People who weren’t suspects
Selene (Tennis player and camper)
Celia (Tennis player and camper)
Evie (12-year-old main character)
Chelsea (Narrator)
Nicholas (Annabel’s brother)

Pretty quickly, actually, I predicted who the murderer was, and I was correct. Annabel’s brother, Nicholas. To me, that was the obvious twist, and at first I thought that was the only twist, and I was a bit disappointed. After watching so much Dateline episodes, it’s almost always a jealous/insane family member.

However, the other twist… That one I did not see coming.

It turns out Chelsea, our narrator, is a dog.

Yes, a dog. And suddenly, all the “dog” references made sense. (The Underdogs, dog days of summer, dogging the footsteps, etc.)

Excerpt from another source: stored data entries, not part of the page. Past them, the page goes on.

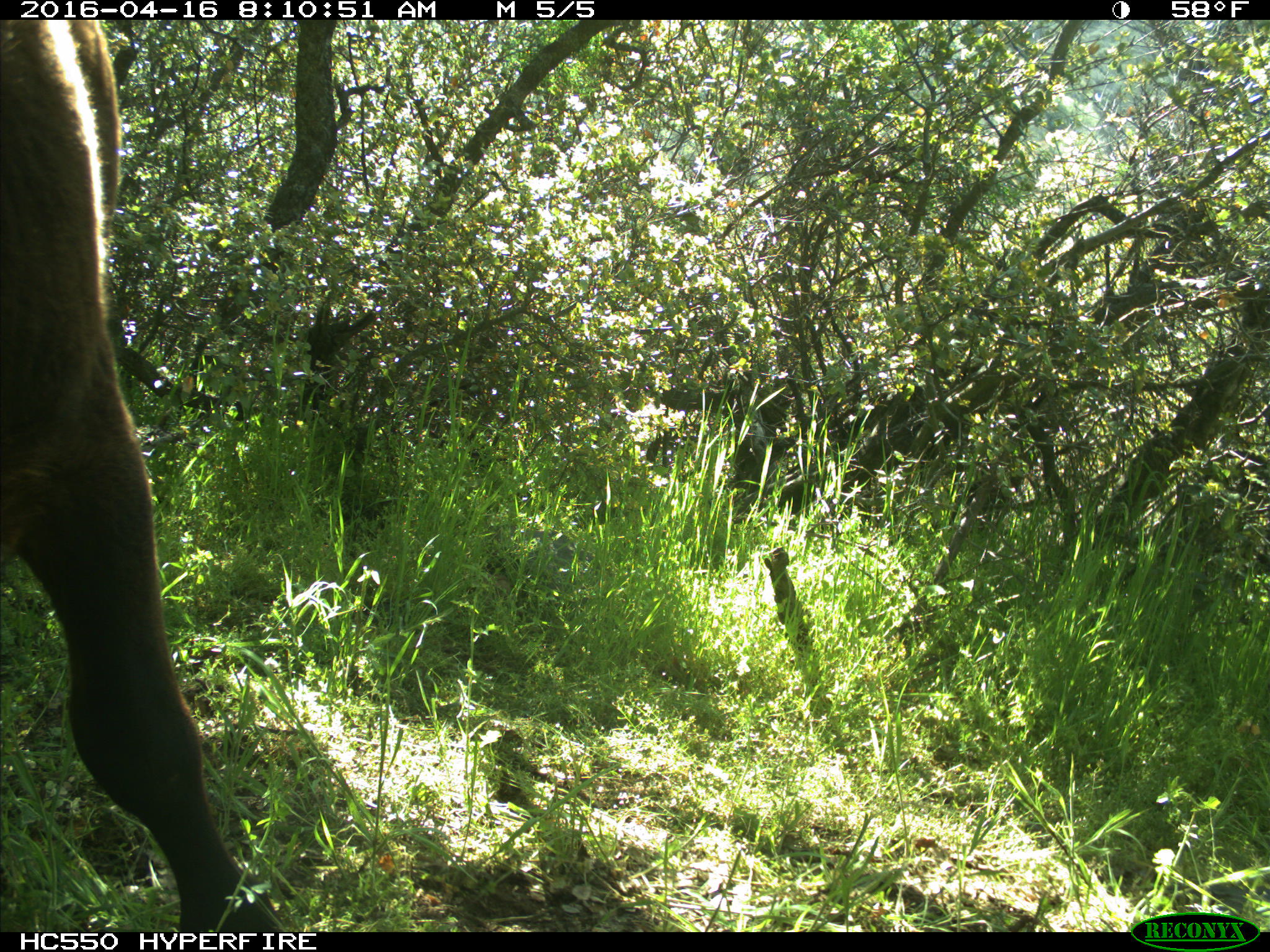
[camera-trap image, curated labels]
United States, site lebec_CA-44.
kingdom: Animalia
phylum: Chordata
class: Mammalia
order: Artiodactyla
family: Bovidae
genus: Bos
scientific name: Bos taurus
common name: domestic cow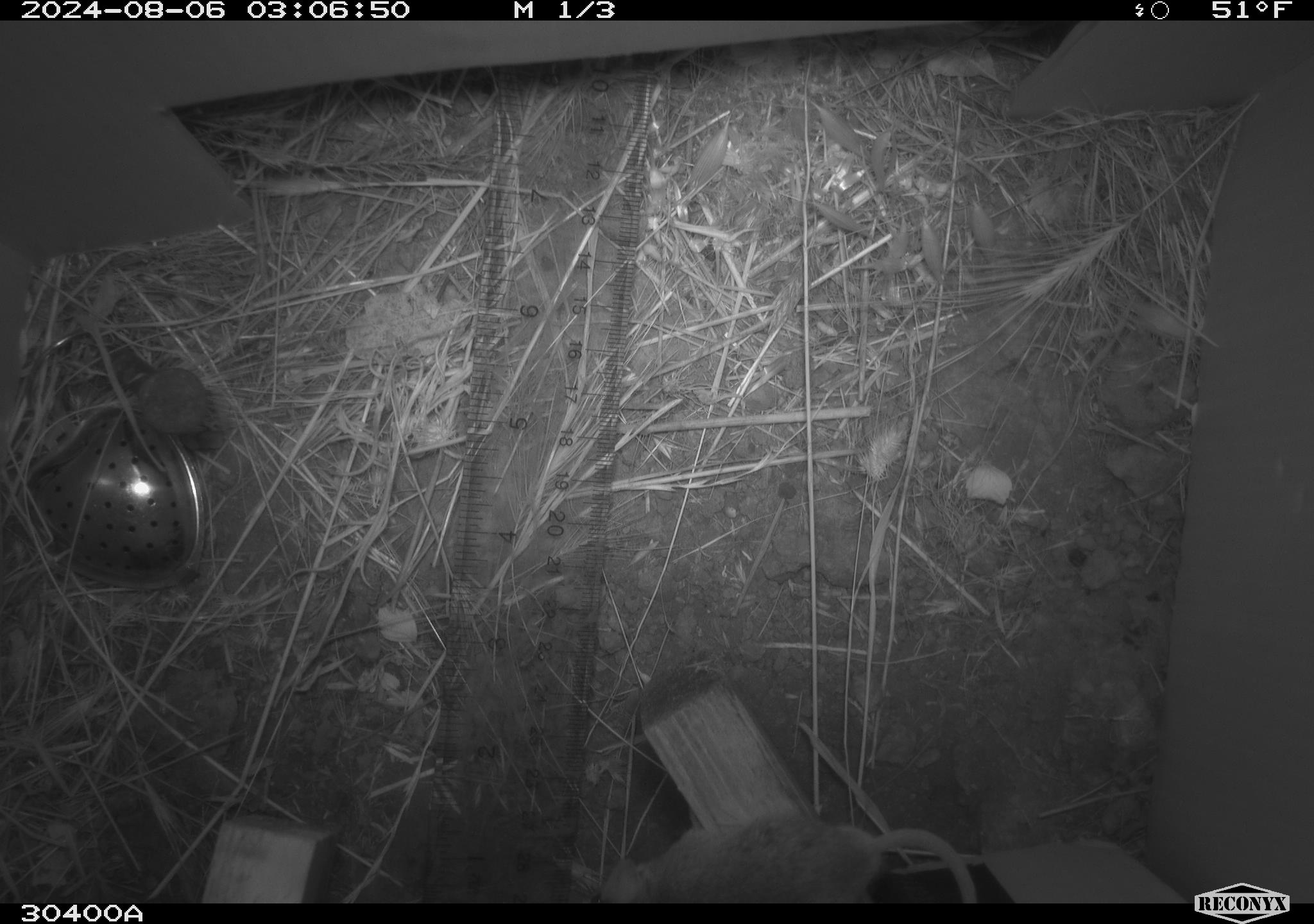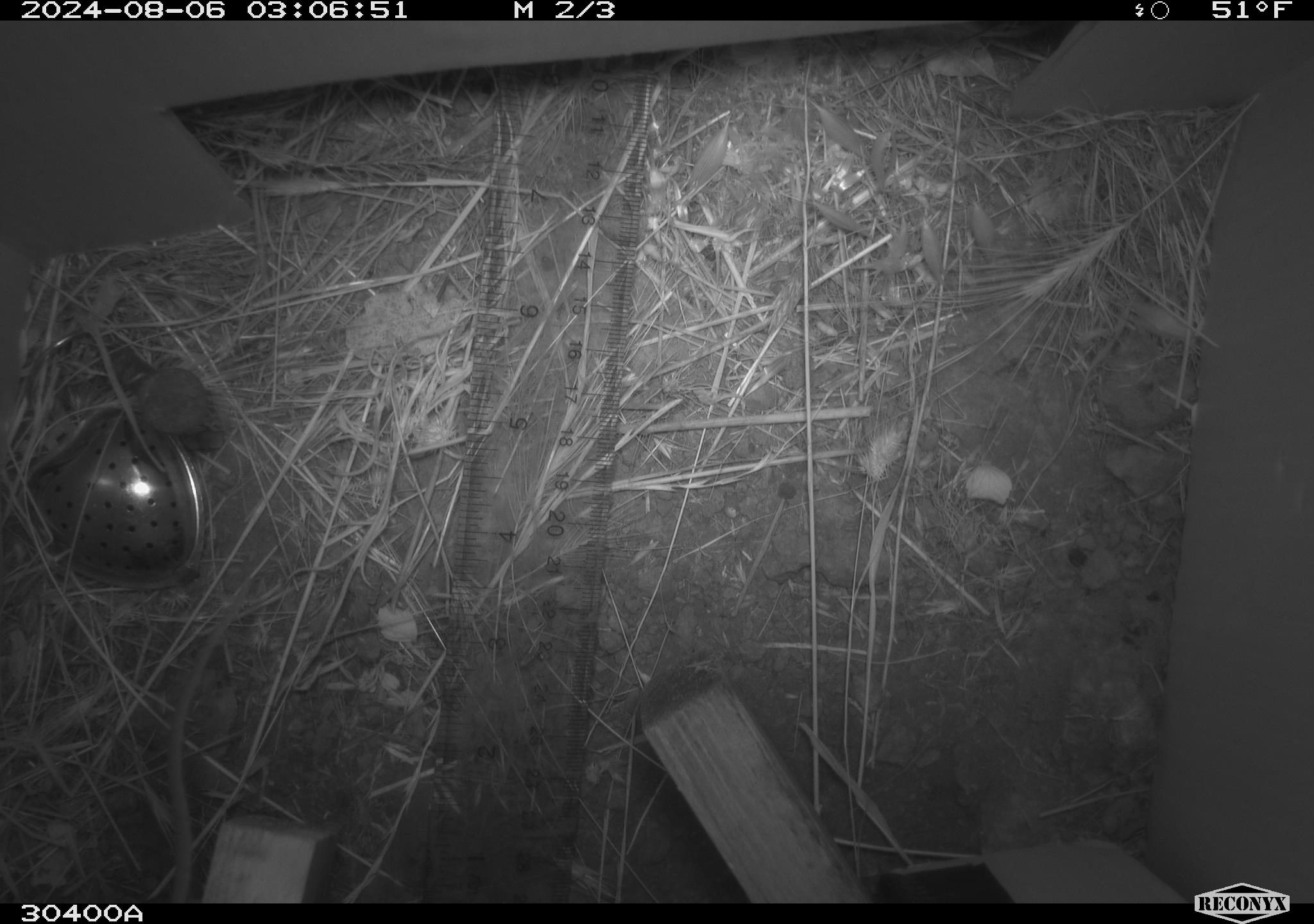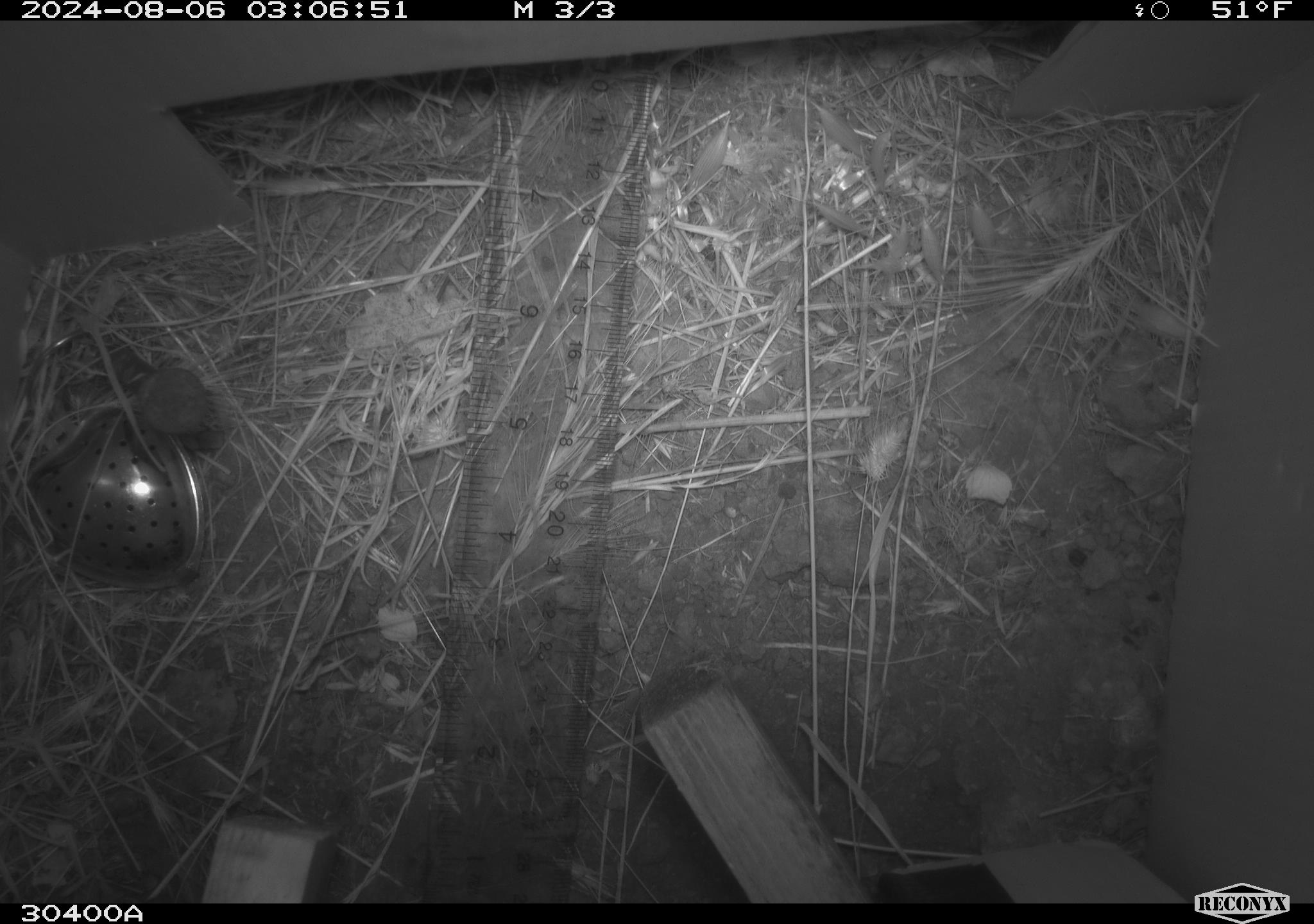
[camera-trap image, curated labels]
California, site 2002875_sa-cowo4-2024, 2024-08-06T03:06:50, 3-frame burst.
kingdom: Animalia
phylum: Chordata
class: Mammalia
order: Rodentia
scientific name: Rodentia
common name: mouse species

During the novel, I kept wondering why Evie was so unpopular and why her best friend, Chelsea was so popular. I wondered why Chelsea never described herself, except for her horrible background filled with abuse. I wondered why we never got any dialogue from her. I wondered why she didn’t fight Evie’s bullies. But it all made sense when the twist was revealed. Chelsea was a dog, not a human!

Throughout the novel, I kept thinking that the narration style was too advanced for a twelve-year-old narrator, but it’s because the narrator wasn’t twelve. She was a dog, who understood more than the humans did. Chelsea ended up being the hero in this novel, saving Evie from being shot by Nicholas.

Another part of this novel, a main focus of it, was about animal abuse and how it affects animals. Author Sara Hammel did an excellent job of showing a dog’s mind and what he/she feels and experiences during and after animal abuse, and it was heartbreaking. Animal abuse breaks my heart, and when that turned out to be a huge portion of the book, I was devastated. I was also very happy that Chelsea got away from her abusers and ended up with Beth and Evie.

I think this is the most unique twist I’ve ever read, and never in a million years did I see it coming. Not only is it a mystery/thriller and coming of age novel, but also, it’s an advocate for animal rights. I genuinely loved this novel. For a lack of better words, it was adorable.